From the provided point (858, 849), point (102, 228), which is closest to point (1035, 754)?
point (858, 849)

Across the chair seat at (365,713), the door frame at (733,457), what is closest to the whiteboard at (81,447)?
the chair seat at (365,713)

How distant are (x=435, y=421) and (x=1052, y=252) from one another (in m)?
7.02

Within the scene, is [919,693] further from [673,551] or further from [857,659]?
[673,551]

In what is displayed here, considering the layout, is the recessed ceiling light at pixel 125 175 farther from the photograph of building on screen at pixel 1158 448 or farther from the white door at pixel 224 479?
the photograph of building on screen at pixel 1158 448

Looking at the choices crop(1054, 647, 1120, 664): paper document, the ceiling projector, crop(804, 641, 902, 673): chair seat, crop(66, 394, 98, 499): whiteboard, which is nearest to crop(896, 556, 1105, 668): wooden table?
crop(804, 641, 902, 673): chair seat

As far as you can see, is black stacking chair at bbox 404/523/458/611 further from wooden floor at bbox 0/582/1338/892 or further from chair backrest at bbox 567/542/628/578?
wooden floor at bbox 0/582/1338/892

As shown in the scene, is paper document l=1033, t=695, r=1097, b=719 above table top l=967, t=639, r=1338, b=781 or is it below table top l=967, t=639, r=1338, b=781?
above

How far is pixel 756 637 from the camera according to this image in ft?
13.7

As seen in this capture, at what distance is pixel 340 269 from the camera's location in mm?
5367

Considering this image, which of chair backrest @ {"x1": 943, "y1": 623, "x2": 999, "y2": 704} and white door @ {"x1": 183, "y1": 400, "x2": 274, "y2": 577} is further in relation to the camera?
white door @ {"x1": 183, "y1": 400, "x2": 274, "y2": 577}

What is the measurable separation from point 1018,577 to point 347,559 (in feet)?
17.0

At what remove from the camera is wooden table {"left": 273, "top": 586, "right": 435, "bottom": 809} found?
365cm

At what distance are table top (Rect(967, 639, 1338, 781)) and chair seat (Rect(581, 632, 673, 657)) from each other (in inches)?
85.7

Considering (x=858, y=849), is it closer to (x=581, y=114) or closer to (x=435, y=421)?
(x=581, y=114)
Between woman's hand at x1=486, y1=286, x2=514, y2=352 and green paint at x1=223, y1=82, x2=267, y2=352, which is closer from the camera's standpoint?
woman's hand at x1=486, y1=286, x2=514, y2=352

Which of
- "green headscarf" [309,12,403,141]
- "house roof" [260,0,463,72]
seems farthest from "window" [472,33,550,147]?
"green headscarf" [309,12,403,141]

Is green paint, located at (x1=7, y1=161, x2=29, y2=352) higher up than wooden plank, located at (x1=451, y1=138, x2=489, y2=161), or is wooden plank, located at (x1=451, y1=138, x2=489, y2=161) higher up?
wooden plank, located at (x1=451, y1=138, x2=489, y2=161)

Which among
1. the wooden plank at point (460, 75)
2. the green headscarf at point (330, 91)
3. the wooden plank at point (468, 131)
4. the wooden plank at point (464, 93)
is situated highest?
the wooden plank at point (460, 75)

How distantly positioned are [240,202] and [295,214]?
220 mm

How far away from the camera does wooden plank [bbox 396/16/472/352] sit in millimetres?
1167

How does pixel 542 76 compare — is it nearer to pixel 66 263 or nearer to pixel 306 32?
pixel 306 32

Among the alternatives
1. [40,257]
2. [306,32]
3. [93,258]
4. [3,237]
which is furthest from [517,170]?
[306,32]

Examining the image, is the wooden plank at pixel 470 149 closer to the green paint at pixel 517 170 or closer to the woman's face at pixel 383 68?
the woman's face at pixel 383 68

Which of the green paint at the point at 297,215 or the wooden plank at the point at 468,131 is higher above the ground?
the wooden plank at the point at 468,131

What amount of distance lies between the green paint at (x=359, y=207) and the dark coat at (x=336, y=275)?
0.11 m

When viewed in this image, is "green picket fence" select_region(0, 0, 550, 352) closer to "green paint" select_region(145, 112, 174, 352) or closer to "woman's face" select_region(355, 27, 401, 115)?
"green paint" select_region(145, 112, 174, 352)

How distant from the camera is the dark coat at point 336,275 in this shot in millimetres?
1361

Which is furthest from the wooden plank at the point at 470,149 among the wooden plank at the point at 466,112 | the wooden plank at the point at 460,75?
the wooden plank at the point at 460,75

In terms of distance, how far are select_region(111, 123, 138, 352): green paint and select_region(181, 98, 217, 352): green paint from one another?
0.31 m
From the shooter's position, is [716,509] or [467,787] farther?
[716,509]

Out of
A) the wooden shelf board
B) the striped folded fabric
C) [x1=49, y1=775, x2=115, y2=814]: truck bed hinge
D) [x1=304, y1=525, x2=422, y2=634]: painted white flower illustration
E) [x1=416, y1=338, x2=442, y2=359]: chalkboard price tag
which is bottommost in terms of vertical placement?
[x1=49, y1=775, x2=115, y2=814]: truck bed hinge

═══

▶ The problem:
Retype every item above character for character, including its answer.

▶ Correct response:
From the provided point (858, 849), point (102, 228), which is closest to point (1035, 754)?
point (858, 849)

Across the chair seat at (365,713), the door frame at (733,457), what is closest to the whiteboard at (81,447)?
the chair seat at (365,713)

How distant are (x=435, y=421) and (x=1052, y=252) from one another (in m)?
7.02

Within the scene, is [919,693] further from [673,551] or further from [857,659]?
[673,551]

In what is displayed here, considering the layout, is the recessed ceiling light at pixel 125 175 farther from the photograph of building on screen at pixel 1158 448 or farther from the white door at pixel 224 479?
the photograph of building on screen at pixel 1158 448

Looking at the choices crop(1054, 647, 1120, 664): paper document, the ceiling projector, crop(804, 641, 902, 673): chair seat, crop(66, 394, 98, 499): whiteboard, which is nearest to crop(896, 556, 1105, 668): wooden table?
crop(804, 641, 902, 673): chair seat

As far as you can see, is black stacking chair at bbox 404/523/458/611 further from wooden floor at bbox 0/582/1338/892 or further from chair backrest at bbox 567/542/628/578?
wooden floor at bbox 0/582/1338/892

As shown in the scene, is paper document l=1033, t=695, r=1097, b=719 above table top l=967, t=639, r=1338, b=781 or is it below table top l=967, t=639, r=1338, b=781?
above

How far is pixel 756 637 from the camera according to this image in ft?
13.7

As seen in this capture, at what distance is pixel 340 269 from the camera's location in mm?
5367

Considering this image, which of chair backrest @ {"x1": 943, "y1": 623, "x2": 999, "y2": 704} and white door @ {"x1": 183, "y1": 400, "x2": 274, "y2": 577} is further in relation to the camera?
white door @ {"x1": 183, "y1": 400, "x2": 274, "y2": 577}

What is the measurable separation from point 1018,577 to point 347,559 (in feet)?
17.0

At what remove from the camera is wooden table {"left": 273, "top": 586, "right": 435, "bottom": 809} found?
365cm

At what distance are table top (Rect(967, 639, 1338, 781)) and chair seat (Rect(581, 632, 673, 657)) from each other (in inches)?
85.7

Considering (x=858, y=849), is it closer to (x=581, y=114) or closer to (x=435, y=421)?
(x=581, y=114)
Between woman's hand at x1=486, y1=286, x2=514, y2=352 and green paint at x1=223, y1=82, x2=267, y2=352, which is closer from the camera's standpoint?
woman's hand at x1=486, y1=286, x2=514, y2=352

Which of
- "green headscarf" [309,12,403,141]
- "house roof" [260,0,463,72]
seems farthest from "window" [472,33,550,147]?
"green headscarf" [309,12,403,141]

Is green paint, located at (x1=7, y1=161, x2=29, y2=352) higher up than wooden plank, located at (x1=451, y1=138, x2=489, y2=161), or is wooden plank, located at (x1=451, y1=138, x2=489, y2=161) higher up?
wooden plank, located at (x1=451, y1=138, x2=489, y2=161)

Which among
1. the wooden plank at point (460, 75)
2. the green headscarf at point (330, 91)
3. the wooden plank at point (468, 131)
4. the wooden plank at point (464, 93)
is situated highest?
the wooden plank at point (460, 75)

How distantly positioned are [240,202] and [295,214]?
220 mm

How far away from the camera does wooden plank [bbox 396/16/472/352] sit in millimetres?
1167

How does pixel 542 76 compare — is it nearer to pixel 66 263 or nearer to pixel 306 32?
pixel 306 32

Among the alternatives
1. [40,257]
2. [306,32]
3. [93,258]
4. [3,237]
which is furthest from [517,170]?
[306,32]

Examining the image, is the wooden plank at pixel 470 149 closer to the green paint at pixel 517 170 or closer to the woman's face at pixel 383 68?
the woman's face at pixel 383 68

Which of the green paint at the point at 297,215 or the wooden plank at the point at 468,131 is higher above the ground?
the wooden plank at the point at 468,131

What amount of distance lies between the green paint at (x=359, y=207) and the dark coat at (x=336, y=275)?
0.11 m

When viewed in this image, is "green picket fence" select_region(0, 0, 550, 352) closer to "green paint" select_region(145, 112, 174, 352) or closer to "woman's face" select_region(355, 27, 401, 115)?
"green paint" select_region(145, 112, 174, 352)

How distant from the camera is the dark coat at point 336,275 in this shot in millimetres?
1361

Which is furthest from the wooden plank at the point at 470,149 among the wooden plank at the point at 466,112 | the wooden plank at the point at 460,75?
the wooden plank at the point at 460,75

In terms of distance, how far are select_region(111, 123, 138, 352): green paint and select_region(181, 98, 217, 352): green paint from one another?
0.31 m
From the shooter's position, is [716,509] or [467,787] farther?
[716,509]

Out of
A) the wooden shelf board
B) the striped folded fabric
C) [x1=49, y1=775, x2=115, y2=814]: truck bed hinge
D) [x1=304, y1=525, x2=422, y2=634]: painted white flower illustration
E) [x1=416, y1=338, x2=442, y2=359]: chalkboard price tag
which is bottommost in terms of vertical placement?
[x1=49, y1=775, x2=115, y2=814]: truck bed hinge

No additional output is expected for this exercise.